Source excerpt:
▶

Socialism for today

by Robin Thorpe

“It is necessary and possible to create an altogether different society in Britain, a society whose organising principles will be co-operation, fellowship, democracy and egalitarianism…a society free from every form of domination and exploitation, of class, of sex and of race”.

That statement is hard to argue with. However, when one realises that these are the words of Ralph Miliband speaking at a socialist conference in the mid 1980s, then the statement becomes more controversial. Following 30 years of neo-liberal dogma and 60 years of anti-communist propaganda, the term socialism carries such pejorative connotations that no mainstream politician would dare mention it. Yet I think that the core of socialist philosophy has a lot to offer contemporary society even if the methods of implementing such a paradigm shift have yet to be determined.

◀

Supplied data:
▶

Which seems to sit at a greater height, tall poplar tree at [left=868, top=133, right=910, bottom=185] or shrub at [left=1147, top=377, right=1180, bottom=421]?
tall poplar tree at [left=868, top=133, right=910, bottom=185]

◀

Goals:
1 – In the socialism essay, who spoke the quoted words at a socialist conference in the mid 1980s?
2 – Carry on the essay about socialism for today, starting right after its final sentence.

Answers for this exercise:
1 – Ralph Miliband

2 –
The three principles of socialist international are freedom, justice and solidarity. They define the goal of democratic socialism as “to achieve a peaceful world where these basic values can be enhanced and where each individual can live a meaningful life with the full development of his or her personality and talents and with the guarantee of human and civil rights in a democratic framework of society”. The fundamental difference between the various political groups is the emphasis on individual and collective rights. Liberalism and its modern mutation neo-liberalism value individual freedom over justice and solidarity; by contrast the communist movements claimed to have created an equal society but sacrificed individual freedom. The conservative right espouses both stronger communities (in a nostalgic, village green kind of way) and the freedom of the individual. During the 80s the Conservative government even started their very own revolution; a revolution of ideas that has all but removed the notion of “class” from public discourse.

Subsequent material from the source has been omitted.